Goal
Copy the rows starting at the line containing "From the perspective" and ending with the line containing "964 millimetres", replacing "How much space divides" with "What distance separates" and leaving everything else the same.

Records provided
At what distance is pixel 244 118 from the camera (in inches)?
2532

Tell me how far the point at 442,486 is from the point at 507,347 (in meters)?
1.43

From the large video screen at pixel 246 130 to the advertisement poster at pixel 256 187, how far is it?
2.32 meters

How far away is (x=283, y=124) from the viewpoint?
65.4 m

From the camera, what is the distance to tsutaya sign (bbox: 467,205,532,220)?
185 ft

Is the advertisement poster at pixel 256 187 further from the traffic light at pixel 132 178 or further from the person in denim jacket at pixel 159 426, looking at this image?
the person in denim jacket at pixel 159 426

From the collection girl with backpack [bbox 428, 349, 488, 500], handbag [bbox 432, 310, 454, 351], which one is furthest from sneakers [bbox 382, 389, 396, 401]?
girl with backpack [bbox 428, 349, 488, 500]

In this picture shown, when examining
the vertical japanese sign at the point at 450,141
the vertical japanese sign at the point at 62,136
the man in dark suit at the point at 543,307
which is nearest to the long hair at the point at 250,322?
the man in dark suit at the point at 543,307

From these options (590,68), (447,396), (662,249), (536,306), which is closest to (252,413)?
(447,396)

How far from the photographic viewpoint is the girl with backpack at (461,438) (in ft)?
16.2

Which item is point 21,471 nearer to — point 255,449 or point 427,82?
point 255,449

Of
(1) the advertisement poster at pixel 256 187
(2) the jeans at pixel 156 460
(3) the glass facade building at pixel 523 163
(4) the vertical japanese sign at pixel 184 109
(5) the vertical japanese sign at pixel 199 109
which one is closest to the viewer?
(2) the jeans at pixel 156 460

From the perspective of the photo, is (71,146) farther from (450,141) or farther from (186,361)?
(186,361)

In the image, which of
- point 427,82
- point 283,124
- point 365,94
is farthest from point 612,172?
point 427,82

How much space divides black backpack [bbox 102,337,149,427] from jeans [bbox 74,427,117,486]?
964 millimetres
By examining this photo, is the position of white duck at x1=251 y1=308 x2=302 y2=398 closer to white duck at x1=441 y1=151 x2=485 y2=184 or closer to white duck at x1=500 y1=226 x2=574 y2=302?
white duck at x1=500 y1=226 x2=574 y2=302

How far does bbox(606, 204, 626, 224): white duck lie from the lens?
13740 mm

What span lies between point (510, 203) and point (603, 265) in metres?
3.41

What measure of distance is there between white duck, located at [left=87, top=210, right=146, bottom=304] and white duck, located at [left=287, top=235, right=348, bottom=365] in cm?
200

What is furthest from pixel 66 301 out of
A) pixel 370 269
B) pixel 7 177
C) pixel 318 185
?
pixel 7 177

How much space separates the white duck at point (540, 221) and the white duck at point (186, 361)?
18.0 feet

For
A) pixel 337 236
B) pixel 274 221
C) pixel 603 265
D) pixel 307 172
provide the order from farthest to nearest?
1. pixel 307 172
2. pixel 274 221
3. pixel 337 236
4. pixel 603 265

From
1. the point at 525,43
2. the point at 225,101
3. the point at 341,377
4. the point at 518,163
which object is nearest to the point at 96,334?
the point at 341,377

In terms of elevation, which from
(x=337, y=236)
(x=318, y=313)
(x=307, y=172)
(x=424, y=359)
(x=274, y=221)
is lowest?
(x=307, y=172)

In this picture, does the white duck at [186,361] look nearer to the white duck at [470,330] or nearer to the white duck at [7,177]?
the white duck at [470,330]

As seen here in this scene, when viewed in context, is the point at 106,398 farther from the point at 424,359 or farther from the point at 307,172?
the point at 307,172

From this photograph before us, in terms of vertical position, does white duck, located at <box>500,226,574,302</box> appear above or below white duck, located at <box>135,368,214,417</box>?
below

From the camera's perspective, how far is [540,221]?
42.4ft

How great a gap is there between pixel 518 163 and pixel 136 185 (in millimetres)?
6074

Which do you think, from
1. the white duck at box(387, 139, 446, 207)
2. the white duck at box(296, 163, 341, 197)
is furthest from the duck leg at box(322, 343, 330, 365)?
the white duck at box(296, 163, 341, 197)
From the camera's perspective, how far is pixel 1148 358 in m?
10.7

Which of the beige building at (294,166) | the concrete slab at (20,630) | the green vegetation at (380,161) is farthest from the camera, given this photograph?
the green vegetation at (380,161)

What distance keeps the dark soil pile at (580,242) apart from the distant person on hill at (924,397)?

Complete answer
From the perspective of the photo, is (71,146) farther from (450,141) or farther from (186,361)?
(186,361)

In the image, which of
- point 427,82
- point 283,124
- point 365,94
is farthest from point 612,172?
point 427,82

What distance separates black backpack [bbox 102,337,149,427] from jeans [bbox 74,427,117,486]?
964 millimetres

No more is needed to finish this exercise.